Vous me connaissez, je ne fais pas dans la langue de bois. Je vous propose donc de faire un tour d’horizon des avantages, limites et risques des statuts types sur lesquels vous pourriez vous baser. Et croyez-moi, avant d’apposer votre signature sur n’importe quel document, mieux vaut comprendre ce que vous engagez pour votre activité (et plus encore).
Qu’est-ce que des statuts types et pourquoi sont-ils attractifs ?
Si vous êtes en micro-entreprise, la question ne se pose pas, puisque vous n’avez aucun statut juridique à rédiger. Par contre, dès que vous passez en SASU, EURL, SARL ou SAS, vous entrez dans le domaine plus complexe des statuts de sociétés. Et là, la tentation d’utiliser un modèle standard est particulièrement grande.
On parle de statuts types pour désigner des modèles de documents juridiques proposés par certains sites Web. De manière générale, ces derniers sont pensés pour simplifier la vie des entrepreneurs débutants, en leur offrant un cadre tout fait où subsistent uniquement certaines mentions à remplir avant le dépôt au greffe. Rapides, et parfois même gratuits, ces statuts types évitent la phase de rédaction et les coûts générés par celle-ci (surtout lorsqu’il y a recours au service d’un professionnel). Que d’avantages !

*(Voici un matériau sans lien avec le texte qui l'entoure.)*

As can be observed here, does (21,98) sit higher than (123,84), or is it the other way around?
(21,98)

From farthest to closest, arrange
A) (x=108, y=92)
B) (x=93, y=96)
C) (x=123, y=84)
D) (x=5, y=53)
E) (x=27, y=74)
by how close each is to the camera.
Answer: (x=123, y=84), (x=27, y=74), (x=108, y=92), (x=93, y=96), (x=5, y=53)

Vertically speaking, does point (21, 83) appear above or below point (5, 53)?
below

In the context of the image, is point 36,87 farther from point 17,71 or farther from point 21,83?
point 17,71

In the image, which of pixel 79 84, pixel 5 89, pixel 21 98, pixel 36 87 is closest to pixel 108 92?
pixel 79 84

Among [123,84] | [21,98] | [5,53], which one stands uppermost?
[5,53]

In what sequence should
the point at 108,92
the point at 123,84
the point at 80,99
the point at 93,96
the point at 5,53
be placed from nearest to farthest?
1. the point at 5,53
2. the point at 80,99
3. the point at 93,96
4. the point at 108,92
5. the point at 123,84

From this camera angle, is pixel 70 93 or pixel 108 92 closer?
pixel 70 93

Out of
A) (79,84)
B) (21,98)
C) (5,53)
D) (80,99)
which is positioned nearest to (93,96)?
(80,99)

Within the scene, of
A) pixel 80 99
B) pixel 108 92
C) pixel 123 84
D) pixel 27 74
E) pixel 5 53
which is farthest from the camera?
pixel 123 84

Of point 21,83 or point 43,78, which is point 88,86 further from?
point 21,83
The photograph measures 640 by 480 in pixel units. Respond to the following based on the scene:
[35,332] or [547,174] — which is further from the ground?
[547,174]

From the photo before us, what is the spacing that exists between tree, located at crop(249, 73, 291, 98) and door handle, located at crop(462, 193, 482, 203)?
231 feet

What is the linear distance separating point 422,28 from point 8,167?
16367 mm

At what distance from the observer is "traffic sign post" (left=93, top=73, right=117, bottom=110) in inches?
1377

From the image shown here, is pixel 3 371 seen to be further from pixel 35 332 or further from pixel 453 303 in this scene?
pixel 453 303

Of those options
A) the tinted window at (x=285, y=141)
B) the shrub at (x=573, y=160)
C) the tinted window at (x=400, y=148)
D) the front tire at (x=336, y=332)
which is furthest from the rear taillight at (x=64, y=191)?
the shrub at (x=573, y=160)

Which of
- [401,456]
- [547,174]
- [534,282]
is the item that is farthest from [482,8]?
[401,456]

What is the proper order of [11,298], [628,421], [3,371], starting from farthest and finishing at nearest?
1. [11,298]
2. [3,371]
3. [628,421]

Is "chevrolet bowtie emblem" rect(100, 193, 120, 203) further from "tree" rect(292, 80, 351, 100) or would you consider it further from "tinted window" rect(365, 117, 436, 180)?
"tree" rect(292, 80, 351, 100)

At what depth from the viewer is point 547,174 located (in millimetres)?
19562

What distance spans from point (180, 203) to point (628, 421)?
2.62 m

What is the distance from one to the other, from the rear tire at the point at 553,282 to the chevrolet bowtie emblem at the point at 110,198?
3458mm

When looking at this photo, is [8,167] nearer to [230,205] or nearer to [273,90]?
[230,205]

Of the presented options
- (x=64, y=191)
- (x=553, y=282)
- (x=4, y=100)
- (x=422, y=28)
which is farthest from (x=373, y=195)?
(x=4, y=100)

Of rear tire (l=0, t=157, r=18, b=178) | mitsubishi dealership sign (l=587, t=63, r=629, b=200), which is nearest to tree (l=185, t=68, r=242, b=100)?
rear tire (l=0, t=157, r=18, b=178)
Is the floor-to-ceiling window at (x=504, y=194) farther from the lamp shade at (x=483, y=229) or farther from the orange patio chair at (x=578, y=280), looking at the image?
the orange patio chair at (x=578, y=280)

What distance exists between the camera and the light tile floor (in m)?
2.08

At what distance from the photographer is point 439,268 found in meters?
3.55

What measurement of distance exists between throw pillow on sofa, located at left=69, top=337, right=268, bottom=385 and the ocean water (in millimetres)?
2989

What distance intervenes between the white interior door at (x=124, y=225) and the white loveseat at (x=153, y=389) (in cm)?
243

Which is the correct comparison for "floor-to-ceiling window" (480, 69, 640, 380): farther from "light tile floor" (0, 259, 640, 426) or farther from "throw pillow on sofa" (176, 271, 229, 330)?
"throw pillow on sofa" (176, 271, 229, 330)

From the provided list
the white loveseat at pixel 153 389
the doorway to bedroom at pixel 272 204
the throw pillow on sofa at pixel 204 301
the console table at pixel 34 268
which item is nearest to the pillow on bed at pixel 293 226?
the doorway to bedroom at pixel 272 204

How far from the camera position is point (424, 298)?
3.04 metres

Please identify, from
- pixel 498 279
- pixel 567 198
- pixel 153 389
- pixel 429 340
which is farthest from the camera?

Et ce n’est pas si étonnant… Quand on démarre, on n’a pas envie de perdre du temps avec des questions d’ordre juridique, des notions floues de régime fiscal, ou des histoires de gérant, de capital minimum, d’apports, de cotisations sociales, etc. On veut créer vite et passer à l’action !
Malheureusement, les statuts sont loin, très loin même, d’être anodins. Ce sont eux qui posent les bases de votre entreprise (voyez-les comme les fondations d’une maison). Ils encadrent la répartition des pouvoirs, les relations entre les associés, le régime fiscal, le régime social du dirigeant, la distribution des bénéfices, la protection de votre patrimoine, et j’en passe.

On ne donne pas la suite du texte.